— start of SOURCE MATERIAL —
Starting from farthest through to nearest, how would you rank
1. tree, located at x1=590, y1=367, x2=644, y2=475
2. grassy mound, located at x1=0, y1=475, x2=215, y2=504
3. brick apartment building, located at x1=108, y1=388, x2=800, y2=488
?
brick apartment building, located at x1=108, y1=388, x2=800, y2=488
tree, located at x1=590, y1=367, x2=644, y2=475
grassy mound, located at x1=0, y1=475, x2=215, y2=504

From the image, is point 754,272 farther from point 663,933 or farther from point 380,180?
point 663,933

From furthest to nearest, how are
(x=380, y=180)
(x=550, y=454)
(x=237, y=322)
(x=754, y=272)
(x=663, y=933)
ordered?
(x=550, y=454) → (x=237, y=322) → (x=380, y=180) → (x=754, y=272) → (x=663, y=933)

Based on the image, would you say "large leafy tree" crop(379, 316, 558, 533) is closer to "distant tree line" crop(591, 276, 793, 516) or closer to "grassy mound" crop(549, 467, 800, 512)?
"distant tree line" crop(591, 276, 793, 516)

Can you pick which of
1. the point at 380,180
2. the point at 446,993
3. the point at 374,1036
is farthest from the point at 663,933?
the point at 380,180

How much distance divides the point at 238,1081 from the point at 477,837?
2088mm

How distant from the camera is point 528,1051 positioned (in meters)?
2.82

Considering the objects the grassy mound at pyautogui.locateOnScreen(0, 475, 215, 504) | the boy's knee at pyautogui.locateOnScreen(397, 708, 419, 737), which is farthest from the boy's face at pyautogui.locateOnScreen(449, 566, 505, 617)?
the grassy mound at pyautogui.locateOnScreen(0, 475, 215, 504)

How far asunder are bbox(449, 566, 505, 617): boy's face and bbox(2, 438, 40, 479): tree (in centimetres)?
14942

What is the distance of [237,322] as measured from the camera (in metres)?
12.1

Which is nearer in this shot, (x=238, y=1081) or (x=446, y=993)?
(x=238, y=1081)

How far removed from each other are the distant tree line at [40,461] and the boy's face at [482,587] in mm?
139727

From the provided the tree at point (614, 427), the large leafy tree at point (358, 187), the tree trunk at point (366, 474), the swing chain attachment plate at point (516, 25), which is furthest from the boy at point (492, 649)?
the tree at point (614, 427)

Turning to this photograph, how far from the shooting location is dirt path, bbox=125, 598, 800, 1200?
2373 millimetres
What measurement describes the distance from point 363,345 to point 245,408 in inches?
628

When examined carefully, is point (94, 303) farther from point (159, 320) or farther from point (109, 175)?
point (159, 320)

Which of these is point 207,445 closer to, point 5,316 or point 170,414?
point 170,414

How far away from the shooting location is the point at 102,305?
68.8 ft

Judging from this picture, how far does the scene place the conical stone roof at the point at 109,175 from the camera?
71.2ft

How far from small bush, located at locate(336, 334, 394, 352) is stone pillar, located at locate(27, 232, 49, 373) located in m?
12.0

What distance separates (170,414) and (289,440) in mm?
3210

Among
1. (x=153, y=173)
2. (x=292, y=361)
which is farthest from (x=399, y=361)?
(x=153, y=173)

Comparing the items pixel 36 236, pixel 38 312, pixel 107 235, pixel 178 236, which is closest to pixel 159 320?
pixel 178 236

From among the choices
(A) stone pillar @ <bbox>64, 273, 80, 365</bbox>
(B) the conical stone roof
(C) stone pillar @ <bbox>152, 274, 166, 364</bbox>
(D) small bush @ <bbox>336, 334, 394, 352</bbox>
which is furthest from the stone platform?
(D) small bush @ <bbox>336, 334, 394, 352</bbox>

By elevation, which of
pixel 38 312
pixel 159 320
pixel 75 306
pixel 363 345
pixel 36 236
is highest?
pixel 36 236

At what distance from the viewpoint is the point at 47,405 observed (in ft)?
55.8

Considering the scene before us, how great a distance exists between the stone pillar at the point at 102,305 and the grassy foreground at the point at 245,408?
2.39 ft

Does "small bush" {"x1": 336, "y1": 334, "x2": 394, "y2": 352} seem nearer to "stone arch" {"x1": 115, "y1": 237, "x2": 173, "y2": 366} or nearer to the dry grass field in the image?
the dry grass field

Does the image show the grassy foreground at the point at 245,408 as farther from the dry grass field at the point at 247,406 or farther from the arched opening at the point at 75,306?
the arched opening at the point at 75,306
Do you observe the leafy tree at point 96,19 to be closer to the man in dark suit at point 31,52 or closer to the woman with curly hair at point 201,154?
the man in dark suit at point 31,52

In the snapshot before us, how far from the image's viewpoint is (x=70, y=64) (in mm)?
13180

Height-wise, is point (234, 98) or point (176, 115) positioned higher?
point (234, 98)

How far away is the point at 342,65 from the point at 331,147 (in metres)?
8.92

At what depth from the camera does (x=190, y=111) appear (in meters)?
— end of SOURCE MATERIAL —
## TASK OBJECTIVE
Which lines in the rows above contain the word "shooting"? Copy each of them out in full.

## CORRECT OUTPUT
Turning to this photograph, how far from the shooting location is dirt path, bbox=125, 598, 800, 1200?
How far away from the shooting location is the point at 102,305?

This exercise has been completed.